El olor a quemado me «abofeteó» y no necesité más explicaciones. Migda me miró con cara de tristeza y luego rompió en carcajadas: «Puse a colar el café sin agua. Estamos locos como una cabra», la escuché desde su sala.
Las palabras de mi servicial amiga me reafirmaron dos máximas que mis abuelas siempre me enseñaron. Una, que los cubanos nos reímos de nuestras propias desgracias, y la segunda, que al mal tiempo hay que ponerle buena cara.
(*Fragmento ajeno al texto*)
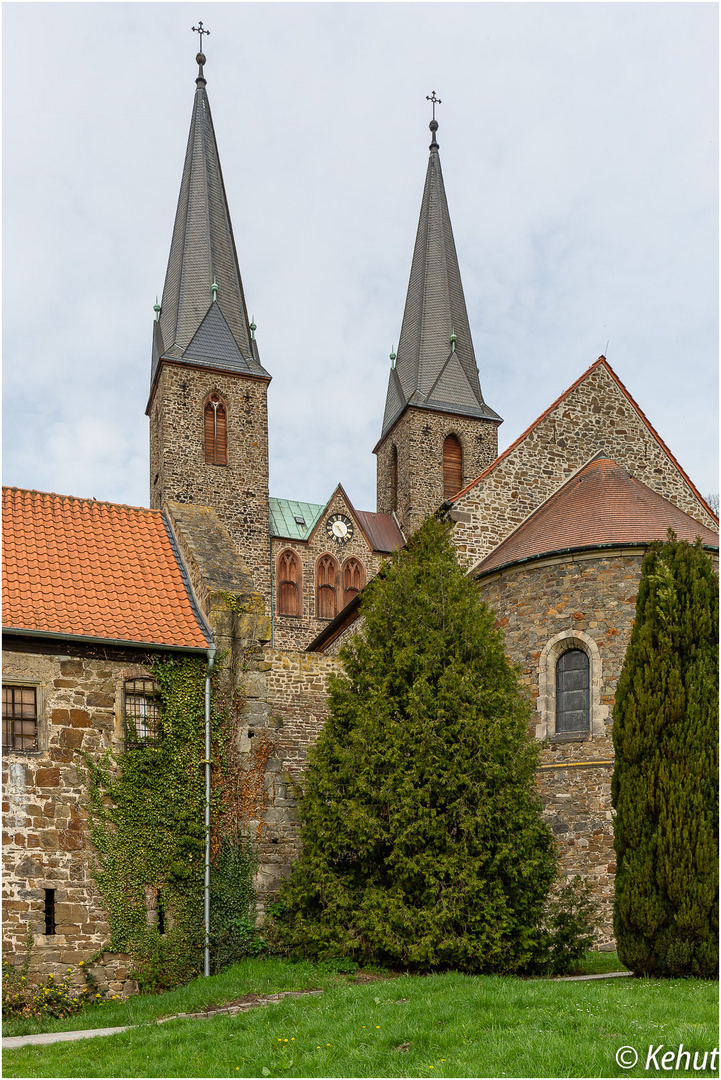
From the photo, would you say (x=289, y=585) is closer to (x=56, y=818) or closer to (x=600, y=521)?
(x=600, y=521)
Resulta que en esta época no tan halagüeña, lo ocurrido a esta camagüeyana es una más de las anécdotas pintorescas que me ha hecho explotar en risotadas, así que les comparto otros testimonios de lo acontecido mientras el aislamiento jugó a robarnos esa gracia que tenemos en esta tierra para reírnos de todo.
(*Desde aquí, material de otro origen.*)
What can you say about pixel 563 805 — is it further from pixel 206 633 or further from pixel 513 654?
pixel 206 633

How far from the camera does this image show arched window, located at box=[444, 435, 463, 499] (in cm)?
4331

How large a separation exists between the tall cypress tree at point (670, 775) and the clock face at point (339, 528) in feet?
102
Ñica es una campechana y cubanísima mujer que aplaude todas las noches con puntualidad de reloj a los héroes de batas blancas de esta isla inmensa. Una noche me contó con mucha sandunga desde el balcón de su casa: «Chica, tú sabes que ayer yo sentía que caminaba incómoda, pero por más que me miraba los pies no me daba cuenta, y cuando llegué a la panadería donde trabajo me dijeron: “¡Ñica, apretaste…!”, y era que andaba con zapatos diferentes, ¿sabes? Ahora, cada vez que cuento mi historia todo el mundo se viene abajo».
También reí mucho con Josefina, una señora a quien conocen hasta los perros en San Rafael por ser durante más de dos décadas la presidenta del CDR. Ella, como muchas compatriotas en este difícil escenario, confecciona nasobucos para compartir con la gente, a pesar de estar operada de una fractura en su cadera izquierda.
A esta hormiguita laboriosa —así la nombran sus amistades más allegadas— el cielo se le unió con la tierra cuando se dispuso a crear más de esos artículos tan necesarios y su añeja y venerada máquina de coser se descompuso. Por suerte la sangre no llegó al río, pues después de revisarla minuciosamente notó que el «terrible desperfecto» era que aún no le había puesto el hilo.
Tales sucesos nos ayudan a pasar el rato de manera diferente y merecen también reconocimiento público porque su impacto, tal cual la luz multicolor que se irradia a través del prisma, describe a los hijos de esta tierra como jocosos y solidarios en medio de situaciones difíciles y tensas.
La superabuela que vive al fondo de mi casa, Miriam, no se queda atrás en despistes domésticos: ella resguardó con tanto celo su fosforera que aún anda buscándola. «No sé dónde la he metido. ¿Puedes prestarme un fósforo?», me dijo apenada, y para consolarla le narré que lo mismo me había pasado a mí, más joven que ella, cuando en una ocasión mi última ración de fósforos la cuidé tanto, pero tanto…, que un domingo los encontré entumecidos como pingüinos cuando me dispuse a descongelar el «frío».
Pero si tenemos humor para asumir los problemas, también nos sobra solidaridad para resolverlos: ¿Tomó café Migdalia luego de echar humo su cafetera? Claro que sí, pues varios curiosos avisaron a tiempo y le aconsejaron cambiar la junta luego de un buen lavado. Yo encendí el fogón gracias a los fósforos que Josefina me regaló, y como los compartí con Miriam, aprovechamos para hacer otra coladita de la que disfrutaron mis amigas mientras nos reíamos de estas y otras chifladuras del barrio.
Por cierto, Ñica incorporó a su rutina de cada amanecer revisar bien sus pies antes de salir diligente para su trabajo, y Josefina sigue regalando nasobucos a sus vecinos, quienes agradecen su gesto desinteresado porque una mano lava la otra…, y las dos limpias alejan malos contagios.